Huntington J A, Olson S T, Fan B, Gettins P G
Department of Biochemistry, Vanderbilt University School of Medicine, Nashville, Tennessee 37232, USA.
Biochemistry. 1996 Jul 2;35(26):8495-503. doi: 10.1021/bi9604643.
A heparin-induced conformational change is required to convert antithrombin from a slow to a fast inhibitor of factor Xa. It has been proposed [van Boeckel et al. (1994) Nat. Struct. Biol. 1, 423-425] that the reactive center residue P14 is inserted into beta-sheet A in native antithrombin and is displaced from the beta-sheet by heparin binding, thereby altering the conformation of the reactive center and making it a better target for factor Xa binding. To test this hypothesis, we have characterized a P14 serine --> tryptophan antithrombin variant. From changes in tryptophan fluorescence upon heparin binding, increased affinity for heparin, and partial activation of the variant against factor Xa, we conclude that the proposed mechanism of heparin activation is correct with respect to loop expulsion and that it may consequently be possible to create more highly activated antithrombin variants through suitable hinge region substitutions.

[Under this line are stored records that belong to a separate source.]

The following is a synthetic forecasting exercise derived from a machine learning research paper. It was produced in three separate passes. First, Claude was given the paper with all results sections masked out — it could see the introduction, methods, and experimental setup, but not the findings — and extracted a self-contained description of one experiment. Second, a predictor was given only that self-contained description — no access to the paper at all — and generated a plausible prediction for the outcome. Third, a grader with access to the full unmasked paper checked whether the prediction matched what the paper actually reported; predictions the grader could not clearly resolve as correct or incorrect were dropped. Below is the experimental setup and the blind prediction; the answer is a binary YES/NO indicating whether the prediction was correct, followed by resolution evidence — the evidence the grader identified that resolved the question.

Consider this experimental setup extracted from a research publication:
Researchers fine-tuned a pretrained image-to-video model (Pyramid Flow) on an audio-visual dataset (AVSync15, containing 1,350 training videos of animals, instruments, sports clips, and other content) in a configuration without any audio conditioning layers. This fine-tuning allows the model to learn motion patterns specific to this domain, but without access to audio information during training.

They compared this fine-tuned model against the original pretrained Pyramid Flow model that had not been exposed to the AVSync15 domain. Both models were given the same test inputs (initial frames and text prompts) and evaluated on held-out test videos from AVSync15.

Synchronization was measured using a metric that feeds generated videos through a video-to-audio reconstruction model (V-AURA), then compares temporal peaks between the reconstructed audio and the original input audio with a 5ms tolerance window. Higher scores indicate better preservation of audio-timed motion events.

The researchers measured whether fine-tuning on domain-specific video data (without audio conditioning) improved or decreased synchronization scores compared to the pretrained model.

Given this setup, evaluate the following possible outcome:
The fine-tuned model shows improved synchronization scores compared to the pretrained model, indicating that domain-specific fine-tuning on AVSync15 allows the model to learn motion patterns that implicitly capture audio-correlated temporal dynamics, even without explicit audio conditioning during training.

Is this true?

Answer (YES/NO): NO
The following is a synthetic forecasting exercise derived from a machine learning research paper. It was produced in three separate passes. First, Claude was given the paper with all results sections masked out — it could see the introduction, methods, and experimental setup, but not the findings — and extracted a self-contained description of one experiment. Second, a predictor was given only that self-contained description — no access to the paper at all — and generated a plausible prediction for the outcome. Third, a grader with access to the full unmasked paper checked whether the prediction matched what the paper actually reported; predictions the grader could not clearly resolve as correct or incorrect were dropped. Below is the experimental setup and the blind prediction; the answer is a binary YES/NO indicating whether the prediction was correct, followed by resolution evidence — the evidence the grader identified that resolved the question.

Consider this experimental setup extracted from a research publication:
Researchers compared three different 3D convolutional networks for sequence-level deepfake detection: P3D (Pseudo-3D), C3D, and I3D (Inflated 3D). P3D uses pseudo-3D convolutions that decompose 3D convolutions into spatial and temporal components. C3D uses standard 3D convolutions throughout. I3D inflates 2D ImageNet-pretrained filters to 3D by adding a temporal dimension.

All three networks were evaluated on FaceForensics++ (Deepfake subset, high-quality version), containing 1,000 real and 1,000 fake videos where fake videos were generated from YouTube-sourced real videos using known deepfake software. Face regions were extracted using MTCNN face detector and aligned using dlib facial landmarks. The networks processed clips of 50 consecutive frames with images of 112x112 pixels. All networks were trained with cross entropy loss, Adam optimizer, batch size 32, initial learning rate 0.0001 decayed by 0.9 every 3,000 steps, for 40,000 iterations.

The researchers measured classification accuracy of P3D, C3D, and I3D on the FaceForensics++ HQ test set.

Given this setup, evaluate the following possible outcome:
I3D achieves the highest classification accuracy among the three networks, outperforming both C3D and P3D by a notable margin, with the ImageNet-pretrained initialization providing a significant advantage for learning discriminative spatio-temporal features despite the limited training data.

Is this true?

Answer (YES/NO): NO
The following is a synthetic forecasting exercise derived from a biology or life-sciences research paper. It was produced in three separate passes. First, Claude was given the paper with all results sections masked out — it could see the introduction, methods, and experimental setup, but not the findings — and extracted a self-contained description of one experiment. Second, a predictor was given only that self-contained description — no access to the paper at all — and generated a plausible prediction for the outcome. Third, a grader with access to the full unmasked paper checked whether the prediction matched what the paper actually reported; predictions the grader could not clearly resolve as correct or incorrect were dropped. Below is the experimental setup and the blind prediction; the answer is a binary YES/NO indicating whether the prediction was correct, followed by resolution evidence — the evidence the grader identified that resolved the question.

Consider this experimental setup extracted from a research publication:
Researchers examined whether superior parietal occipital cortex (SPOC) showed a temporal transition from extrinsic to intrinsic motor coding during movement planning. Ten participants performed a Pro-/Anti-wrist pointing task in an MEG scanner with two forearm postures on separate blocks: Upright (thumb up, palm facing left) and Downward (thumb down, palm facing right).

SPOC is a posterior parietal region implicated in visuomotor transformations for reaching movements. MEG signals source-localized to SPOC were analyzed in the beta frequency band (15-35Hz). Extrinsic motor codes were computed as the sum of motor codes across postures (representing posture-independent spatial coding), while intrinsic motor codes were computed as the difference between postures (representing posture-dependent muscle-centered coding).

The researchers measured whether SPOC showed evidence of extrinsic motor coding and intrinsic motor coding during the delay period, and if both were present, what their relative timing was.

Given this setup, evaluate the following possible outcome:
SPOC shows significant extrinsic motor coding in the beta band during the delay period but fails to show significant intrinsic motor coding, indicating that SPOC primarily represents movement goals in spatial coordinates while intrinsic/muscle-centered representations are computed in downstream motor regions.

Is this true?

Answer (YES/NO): NO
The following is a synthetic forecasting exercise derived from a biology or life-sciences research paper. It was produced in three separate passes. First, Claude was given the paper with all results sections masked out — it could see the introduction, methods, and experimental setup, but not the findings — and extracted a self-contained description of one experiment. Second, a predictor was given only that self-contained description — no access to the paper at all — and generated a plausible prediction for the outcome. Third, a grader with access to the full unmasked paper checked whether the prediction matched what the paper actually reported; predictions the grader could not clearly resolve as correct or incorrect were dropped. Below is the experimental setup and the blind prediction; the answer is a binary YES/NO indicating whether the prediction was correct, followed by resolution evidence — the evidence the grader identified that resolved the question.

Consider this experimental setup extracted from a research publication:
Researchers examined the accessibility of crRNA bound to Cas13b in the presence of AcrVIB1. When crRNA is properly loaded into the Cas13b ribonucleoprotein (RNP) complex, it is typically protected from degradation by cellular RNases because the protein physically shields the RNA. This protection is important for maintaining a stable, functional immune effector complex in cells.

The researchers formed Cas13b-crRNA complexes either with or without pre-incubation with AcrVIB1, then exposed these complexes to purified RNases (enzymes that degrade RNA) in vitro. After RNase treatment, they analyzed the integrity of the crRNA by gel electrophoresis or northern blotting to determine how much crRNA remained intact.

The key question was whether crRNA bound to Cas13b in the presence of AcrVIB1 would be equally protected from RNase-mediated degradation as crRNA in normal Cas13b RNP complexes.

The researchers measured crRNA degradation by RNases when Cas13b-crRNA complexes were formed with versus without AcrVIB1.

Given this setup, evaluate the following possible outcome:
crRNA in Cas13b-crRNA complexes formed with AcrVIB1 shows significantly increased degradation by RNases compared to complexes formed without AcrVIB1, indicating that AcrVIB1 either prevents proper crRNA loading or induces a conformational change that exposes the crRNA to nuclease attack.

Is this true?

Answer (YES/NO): YES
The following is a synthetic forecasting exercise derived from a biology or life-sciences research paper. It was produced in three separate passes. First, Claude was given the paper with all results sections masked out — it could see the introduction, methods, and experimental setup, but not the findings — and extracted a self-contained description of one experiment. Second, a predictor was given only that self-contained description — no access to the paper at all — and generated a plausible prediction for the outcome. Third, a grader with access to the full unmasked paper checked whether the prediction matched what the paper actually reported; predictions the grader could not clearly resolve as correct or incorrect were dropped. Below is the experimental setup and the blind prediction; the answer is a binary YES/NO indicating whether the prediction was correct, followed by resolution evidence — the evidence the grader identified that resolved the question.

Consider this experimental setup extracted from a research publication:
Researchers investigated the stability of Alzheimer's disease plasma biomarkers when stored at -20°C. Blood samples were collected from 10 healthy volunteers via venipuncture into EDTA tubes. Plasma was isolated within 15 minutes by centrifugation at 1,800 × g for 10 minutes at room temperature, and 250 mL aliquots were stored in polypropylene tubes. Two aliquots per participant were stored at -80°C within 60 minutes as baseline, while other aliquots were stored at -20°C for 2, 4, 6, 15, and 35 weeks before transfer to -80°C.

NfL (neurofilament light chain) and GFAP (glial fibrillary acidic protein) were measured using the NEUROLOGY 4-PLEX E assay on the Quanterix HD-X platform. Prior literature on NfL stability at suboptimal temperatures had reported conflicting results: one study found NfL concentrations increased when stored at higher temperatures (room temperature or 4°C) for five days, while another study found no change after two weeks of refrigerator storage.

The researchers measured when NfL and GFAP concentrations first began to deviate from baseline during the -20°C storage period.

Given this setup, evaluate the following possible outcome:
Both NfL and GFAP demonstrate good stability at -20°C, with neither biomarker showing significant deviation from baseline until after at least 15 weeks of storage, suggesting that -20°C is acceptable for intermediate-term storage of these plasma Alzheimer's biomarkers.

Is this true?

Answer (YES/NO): NO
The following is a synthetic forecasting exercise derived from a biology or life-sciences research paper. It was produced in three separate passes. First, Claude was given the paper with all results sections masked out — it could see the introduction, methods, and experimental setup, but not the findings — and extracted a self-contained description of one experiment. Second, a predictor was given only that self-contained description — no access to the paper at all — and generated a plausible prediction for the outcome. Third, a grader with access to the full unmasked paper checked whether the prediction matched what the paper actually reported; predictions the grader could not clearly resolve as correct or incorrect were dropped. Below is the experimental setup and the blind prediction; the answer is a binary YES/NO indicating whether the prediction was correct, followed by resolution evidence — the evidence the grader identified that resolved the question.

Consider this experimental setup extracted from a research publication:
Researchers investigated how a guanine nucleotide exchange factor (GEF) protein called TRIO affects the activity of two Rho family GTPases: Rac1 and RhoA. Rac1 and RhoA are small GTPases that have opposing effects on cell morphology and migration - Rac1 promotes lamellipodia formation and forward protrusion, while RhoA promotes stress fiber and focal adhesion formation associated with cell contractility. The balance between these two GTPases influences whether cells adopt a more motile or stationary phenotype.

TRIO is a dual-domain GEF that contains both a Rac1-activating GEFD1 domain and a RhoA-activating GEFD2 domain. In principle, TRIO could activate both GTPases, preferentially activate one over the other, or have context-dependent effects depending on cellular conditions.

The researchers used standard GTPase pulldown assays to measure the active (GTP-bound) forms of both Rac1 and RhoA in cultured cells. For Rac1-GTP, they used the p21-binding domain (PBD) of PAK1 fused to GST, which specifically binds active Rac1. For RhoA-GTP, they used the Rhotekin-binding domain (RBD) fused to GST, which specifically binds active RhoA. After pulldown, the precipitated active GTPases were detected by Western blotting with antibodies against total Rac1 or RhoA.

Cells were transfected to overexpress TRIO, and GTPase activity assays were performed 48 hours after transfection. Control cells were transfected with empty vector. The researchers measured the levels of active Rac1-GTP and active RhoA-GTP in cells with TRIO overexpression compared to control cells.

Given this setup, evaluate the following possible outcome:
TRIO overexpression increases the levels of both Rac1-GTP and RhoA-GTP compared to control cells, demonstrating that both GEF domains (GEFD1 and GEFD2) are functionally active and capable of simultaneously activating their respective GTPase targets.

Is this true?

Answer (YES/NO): NO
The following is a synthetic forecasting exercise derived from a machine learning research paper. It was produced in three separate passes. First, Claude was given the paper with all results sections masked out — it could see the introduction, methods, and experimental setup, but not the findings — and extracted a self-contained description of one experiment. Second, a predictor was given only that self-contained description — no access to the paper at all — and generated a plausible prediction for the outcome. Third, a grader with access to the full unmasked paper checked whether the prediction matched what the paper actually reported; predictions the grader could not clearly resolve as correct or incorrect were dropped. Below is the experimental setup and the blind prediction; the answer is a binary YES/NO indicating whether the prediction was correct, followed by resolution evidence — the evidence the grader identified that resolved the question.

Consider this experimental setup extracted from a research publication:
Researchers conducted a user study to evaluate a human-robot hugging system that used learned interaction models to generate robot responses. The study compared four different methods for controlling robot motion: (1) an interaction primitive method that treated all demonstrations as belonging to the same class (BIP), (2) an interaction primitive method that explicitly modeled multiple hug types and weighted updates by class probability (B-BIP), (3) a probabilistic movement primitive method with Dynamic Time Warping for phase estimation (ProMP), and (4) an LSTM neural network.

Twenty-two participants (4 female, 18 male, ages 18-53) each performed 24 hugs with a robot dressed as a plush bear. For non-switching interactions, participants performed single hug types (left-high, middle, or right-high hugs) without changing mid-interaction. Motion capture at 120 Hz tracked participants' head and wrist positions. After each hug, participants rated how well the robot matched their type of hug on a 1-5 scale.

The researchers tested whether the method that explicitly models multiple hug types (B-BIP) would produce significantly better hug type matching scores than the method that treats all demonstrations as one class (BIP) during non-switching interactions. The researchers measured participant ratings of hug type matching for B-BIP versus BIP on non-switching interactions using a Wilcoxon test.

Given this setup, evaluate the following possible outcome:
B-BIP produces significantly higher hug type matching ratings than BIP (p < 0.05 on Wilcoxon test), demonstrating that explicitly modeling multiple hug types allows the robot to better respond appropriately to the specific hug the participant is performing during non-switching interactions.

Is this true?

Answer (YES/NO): NO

需要肝素诱导的构象变化才能将抗凝血酶从因子Xa的缓慢抑制剂转变为快速抑制剂。有人提出[范·博克尔等人(1994年),《自然结构生物学》1,423 - 425],反应中心残基P14在天然抗凝血酶中插入β-折叠A,通过肝素结合从β-折叠中移位,从而改变反应中心的构象,使其成为因子Xa结合的更好靶点。为了验证这一假设,我们对P14丝氨酸→色氨酸抗凝血酶变体进行了表征。从肝素结合时色氨酸荧光的变化、对肝素亲和力的增加以及该变体对因子Xa的部分激活,我们得出结论,就环排出而言,所提出的肝素激活机制是正确的,因此有可能通过合适的铰链区替代来创建更高度激活的抗凝血酶变体。